* TASK LIST *
1 > Answer these questions about the Doctor Who article, using only facts it states:
(a) At what event did Peter Capaldi say the show belongs to the fans?
(b) Which three kinds of items does the writer say they have never owned?
(c) What belief does the writer say "rang danger bells"?
2 > Print the passage of the Doctor Who article between "Buying In and" and "a long-running forum.", inclusive, with no changes.

[PROVIDED TEXT — start]

Buying In and Selling Out: Has Marketing Muzzled Our Hero?

Bar Nash-Williams is a writer at Kasterborous Doctor Who News and Reviews - All the latest Doctor Who news and reviews with our weekly podKast, features and interviews, and a long-running forum.


Doctor Who belongs to us, all of us. Peter Capaldi says so.


In the world tour event in Rio he said the show belongs to us, the fans, and I am more than happy to belong to the show, as a supporter and advocate. But I’d hate to be described as a stakeholder in the Who Franchise. Yes, I own most of the DVDs, classic and 2005 onwards, and hope to get the rest in time. Yes, I own dozens of BF audios and would love hundreds more (when I’ve saved up!). Yes, I’m accumulating reference books about the show. But I can’t claim to be a real ‘Collector’ –  My house isn’t crammed with merchandise and memorabilia; I’ve never owned an action figure, comic, or target novelisation. But I appreciate those who do ‘buy into’ Who in that way. Can you remember saving up pocket money to buy your next ‘fix?’ I trust you Kasterborite collectors to compensate for my inadequacies on this in the comments below!


The belief that a shop in a hospital would make people feel happy and comfortable rang danger bells. Am I missing some subtle subtext?

[PROVIDED TEXT — finish]
[DATA PROVIDED — start]

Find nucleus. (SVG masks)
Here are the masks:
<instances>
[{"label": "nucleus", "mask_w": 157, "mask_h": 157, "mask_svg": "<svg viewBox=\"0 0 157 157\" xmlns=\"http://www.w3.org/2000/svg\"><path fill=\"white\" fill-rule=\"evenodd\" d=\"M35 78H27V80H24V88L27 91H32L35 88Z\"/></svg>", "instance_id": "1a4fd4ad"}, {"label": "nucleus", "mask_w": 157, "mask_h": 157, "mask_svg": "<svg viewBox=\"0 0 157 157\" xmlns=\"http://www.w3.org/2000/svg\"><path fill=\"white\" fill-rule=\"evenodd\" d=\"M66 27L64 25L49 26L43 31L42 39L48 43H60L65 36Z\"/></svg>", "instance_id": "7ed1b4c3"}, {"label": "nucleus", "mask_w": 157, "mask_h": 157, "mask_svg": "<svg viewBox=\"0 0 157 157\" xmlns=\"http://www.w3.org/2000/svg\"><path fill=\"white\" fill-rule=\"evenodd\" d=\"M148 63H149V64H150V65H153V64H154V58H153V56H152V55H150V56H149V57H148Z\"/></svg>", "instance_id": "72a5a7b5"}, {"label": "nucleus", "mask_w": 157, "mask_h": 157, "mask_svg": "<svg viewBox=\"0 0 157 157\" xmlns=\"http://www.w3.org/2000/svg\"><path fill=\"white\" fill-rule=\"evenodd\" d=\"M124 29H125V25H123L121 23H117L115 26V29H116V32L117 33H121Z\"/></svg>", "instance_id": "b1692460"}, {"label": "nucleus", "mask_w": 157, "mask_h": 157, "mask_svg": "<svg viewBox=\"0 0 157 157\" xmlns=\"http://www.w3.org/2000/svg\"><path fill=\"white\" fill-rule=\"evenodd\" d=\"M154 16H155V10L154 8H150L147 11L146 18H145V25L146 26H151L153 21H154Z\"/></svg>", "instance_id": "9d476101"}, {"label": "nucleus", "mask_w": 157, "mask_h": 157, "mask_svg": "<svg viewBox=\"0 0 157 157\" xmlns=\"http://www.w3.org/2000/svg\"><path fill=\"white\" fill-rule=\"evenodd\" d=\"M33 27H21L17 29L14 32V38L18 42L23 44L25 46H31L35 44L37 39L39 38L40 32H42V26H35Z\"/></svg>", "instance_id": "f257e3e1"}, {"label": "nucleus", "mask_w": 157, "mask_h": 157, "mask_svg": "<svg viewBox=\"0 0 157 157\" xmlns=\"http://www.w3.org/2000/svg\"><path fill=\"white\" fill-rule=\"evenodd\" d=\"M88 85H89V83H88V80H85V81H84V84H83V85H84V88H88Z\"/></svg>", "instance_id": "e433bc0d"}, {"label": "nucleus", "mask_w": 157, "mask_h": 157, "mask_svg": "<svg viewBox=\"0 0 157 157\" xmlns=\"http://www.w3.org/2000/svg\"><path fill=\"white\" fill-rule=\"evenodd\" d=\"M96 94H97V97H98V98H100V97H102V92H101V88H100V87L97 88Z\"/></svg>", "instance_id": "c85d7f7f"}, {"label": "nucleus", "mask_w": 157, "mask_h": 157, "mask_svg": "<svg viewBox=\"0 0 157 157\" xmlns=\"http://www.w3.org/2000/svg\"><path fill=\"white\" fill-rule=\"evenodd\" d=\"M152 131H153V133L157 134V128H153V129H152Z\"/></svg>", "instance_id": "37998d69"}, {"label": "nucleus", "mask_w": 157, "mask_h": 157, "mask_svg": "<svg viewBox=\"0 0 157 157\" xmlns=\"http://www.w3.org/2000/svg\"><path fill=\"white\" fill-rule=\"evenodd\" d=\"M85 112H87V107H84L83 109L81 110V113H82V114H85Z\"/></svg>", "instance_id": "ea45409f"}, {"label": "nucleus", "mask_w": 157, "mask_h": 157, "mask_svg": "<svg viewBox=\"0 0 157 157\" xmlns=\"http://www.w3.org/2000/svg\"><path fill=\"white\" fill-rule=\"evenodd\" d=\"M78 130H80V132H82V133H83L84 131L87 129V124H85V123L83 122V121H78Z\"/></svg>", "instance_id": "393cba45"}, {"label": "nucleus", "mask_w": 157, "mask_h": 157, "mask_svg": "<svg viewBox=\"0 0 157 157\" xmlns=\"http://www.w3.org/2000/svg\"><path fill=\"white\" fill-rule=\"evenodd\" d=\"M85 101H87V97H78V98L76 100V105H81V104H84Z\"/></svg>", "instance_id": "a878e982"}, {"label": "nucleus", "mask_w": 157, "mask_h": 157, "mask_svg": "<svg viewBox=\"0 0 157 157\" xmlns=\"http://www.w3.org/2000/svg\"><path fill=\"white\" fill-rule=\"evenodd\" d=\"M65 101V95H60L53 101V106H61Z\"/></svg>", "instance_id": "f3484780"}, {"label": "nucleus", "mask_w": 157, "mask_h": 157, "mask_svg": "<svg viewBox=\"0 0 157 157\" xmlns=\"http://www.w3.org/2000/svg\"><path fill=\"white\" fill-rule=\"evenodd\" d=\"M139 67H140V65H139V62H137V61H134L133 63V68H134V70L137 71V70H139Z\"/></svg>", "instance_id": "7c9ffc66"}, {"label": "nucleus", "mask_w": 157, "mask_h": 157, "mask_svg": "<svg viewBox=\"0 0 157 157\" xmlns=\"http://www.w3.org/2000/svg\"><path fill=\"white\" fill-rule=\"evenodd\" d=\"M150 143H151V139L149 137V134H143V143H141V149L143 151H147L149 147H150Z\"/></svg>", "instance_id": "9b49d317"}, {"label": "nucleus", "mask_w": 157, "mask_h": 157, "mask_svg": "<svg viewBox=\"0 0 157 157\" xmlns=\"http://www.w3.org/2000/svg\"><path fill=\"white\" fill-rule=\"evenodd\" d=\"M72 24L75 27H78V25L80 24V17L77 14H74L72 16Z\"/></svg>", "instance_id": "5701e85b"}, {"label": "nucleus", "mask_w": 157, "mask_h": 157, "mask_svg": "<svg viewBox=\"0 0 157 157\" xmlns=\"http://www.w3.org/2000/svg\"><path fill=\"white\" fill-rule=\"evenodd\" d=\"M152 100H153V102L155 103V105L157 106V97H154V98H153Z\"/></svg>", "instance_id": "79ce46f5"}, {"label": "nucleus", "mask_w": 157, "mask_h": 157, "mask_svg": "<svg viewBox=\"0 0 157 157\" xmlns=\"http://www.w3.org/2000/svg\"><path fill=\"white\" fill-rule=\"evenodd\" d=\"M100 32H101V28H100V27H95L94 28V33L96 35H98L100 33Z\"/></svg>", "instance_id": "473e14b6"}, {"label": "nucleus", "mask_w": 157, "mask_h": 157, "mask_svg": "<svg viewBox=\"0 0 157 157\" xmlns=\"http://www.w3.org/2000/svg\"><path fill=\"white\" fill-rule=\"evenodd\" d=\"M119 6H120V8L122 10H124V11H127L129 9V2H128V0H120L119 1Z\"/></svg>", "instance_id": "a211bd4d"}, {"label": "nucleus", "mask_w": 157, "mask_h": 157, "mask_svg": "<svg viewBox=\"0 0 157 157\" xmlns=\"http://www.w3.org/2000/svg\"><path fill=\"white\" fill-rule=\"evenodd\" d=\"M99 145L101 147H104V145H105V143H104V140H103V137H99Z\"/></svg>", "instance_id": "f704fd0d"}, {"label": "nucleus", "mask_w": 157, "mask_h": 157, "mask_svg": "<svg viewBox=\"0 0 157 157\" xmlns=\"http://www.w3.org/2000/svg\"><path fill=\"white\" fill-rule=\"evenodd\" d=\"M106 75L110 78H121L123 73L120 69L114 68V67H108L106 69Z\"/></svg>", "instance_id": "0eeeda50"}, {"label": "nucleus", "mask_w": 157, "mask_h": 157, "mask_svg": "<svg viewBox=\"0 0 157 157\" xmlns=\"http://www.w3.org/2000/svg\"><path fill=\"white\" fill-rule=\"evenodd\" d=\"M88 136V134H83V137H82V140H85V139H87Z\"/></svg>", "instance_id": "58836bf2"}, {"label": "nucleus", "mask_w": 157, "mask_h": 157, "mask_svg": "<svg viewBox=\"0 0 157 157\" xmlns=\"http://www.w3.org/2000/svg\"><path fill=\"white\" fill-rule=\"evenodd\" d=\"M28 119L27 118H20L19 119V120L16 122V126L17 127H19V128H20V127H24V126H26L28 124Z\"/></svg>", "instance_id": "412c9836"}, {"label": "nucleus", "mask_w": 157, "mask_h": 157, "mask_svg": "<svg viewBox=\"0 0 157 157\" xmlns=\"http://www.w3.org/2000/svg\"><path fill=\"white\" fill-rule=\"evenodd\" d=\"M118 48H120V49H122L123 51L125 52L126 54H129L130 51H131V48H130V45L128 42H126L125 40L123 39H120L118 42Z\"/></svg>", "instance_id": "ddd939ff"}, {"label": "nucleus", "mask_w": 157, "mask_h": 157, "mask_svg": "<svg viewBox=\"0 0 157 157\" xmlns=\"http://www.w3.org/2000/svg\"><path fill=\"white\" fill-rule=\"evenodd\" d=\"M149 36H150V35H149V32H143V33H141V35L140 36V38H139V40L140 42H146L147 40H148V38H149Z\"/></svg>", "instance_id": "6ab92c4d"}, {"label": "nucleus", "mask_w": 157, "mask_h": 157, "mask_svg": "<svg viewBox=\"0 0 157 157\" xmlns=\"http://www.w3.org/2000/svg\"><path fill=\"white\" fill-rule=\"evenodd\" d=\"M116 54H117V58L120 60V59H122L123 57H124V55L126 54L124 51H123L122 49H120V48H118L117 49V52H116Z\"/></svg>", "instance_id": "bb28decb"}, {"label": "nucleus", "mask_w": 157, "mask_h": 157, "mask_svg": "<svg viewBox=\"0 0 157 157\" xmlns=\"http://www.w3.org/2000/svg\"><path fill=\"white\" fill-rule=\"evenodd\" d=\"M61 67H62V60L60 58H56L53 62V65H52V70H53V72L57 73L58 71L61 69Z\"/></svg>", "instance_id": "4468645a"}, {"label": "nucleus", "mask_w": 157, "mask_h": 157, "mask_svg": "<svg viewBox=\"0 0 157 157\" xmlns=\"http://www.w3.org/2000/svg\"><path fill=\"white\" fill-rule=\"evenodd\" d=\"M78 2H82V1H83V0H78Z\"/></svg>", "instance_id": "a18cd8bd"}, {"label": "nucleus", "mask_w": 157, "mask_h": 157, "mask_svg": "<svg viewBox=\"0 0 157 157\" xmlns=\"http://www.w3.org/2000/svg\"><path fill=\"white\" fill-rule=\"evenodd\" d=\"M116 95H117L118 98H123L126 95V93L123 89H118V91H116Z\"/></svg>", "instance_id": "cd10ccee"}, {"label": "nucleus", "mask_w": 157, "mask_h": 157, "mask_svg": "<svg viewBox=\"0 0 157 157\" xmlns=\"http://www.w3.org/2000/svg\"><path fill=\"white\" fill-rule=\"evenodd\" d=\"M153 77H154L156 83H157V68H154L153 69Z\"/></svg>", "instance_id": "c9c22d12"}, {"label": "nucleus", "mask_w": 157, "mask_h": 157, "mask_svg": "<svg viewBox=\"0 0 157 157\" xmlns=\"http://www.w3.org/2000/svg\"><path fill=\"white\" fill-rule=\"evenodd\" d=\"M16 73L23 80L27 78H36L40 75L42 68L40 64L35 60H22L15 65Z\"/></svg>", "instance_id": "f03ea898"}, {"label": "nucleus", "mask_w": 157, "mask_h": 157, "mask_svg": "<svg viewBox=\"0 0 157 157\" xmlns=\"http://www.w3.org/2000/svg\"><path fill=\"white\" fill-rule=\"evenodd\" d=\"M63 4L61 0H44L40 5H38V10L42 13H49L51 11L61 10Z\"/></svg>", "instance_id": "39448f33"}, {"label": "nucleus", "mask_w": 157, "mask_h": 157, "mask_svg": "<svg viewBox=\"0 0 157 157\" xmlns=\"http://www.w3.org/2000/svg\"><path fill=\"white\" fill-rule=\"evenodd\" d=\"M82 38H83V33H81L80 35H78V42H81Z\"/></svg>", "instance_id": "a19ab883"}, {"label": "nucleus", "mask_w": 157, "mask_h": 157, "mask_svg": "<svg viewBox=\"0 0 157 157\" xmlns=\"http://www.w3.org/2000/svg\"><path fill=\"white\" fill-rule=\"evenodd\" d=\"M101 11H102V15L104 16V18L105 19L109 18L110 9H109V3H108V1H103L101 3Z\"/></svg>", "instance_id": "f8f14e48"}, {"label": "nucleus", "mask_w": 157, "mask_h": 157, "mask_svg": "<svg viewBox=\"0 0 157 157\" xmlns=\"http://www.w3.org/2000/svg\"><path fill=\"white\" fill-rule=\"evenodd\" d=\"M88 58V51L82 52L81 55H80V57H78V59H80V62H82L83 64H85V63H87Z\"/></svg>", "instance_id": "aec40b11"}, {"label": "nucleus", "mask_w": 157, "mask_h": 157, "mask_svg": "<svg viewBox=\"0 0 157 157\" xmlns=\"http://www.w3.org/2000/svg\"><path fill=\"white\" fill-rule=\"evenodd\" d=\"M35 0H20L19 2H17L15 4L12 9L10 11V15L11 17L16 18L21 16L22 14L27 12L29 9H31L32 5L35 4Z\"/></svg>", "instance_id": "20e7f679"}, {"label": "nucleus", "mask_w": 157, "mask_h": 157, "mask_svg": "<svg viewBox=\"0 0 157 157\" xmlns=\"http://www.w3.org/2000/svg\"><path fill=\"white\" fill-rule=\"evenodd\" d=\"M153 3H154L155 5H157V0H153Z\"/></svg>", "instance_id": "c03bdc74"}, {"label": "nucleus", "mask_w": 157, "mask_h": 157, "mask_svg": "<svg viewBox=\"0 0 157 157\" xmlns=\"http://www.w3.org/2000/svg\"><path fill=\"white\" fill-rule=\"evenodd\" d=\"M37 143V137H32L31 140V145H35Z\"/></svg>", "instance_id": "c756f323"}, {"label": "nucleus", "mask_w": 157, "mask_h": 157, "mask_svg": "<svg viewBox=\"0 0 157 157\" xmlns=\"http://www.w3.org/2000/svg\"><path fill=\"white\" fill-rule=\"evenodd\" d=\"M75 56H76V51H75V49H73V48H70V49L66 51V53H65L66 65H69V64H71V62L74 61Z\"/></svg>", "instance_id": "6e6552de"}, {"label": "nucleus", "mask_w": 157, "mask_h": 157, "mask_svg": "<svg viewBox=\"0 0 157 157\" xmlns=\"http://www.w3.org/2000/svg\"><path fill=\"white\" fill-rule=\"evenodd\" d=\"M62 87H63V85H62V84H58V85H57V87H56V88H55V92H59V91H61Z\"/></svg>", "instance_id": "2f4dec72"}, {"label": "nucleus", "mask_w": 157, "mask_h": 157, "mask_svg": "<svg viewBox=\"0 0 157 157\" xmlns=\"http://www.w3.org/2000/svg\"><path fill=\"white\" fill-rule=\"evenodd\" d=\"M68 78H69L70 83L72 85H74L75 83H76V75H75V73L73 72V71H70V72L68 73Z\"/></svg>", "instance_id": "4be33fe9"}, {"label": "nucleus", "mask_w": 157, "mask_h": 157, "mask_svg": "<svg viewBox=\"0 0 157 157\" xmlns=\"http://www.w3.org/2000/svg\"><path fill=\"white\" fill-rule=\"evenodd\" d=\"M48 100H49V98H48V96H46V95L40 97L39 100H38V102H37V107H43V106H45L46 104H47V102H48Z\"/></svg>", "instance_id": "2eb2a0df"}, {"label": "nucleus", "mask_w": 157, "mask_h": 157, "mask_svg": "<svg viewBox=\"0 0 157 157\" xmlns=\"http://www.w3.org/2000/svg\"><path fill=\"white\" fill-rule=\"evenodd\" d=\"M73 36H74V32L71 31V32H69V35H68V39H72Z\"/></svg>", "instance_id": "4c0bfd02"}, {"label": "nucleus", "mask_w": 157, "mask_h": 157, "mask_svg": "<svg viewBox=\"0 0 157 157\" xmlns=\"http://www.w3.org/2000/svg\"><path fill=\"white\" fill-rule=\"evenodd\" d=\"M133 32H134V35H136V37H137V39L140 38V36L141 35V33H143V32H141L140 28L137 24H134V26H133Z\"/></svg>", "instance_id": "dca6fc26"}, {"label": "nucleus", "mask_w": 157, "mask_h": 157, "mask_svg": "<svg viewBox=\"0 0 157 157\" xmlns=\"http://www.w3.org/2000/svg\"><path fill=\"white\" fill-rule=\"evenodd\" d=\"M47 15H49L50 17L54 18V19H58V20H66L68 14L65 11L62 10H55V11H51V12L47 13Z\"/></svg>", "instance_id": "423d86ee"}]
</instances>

[DATA PROVIDED — finish]

* RESULTS FOR EACH TASK *
1 >
(a) The world tour event in Rio.
(b) An action figure, a comic, and a target novelisation.
(c) The belief that a shop in a hospital would make people feel happy and comfortable.

2 >
Buying In and Selling Out: Has Marketing Muzzled Our Hero?

Bar Nash-Williams is a writer at Kasterborous Doctor Who News and Reviews - All the latest Doctor Who news and reviews with our weekly podKast, features and interviews, and a long-running forum.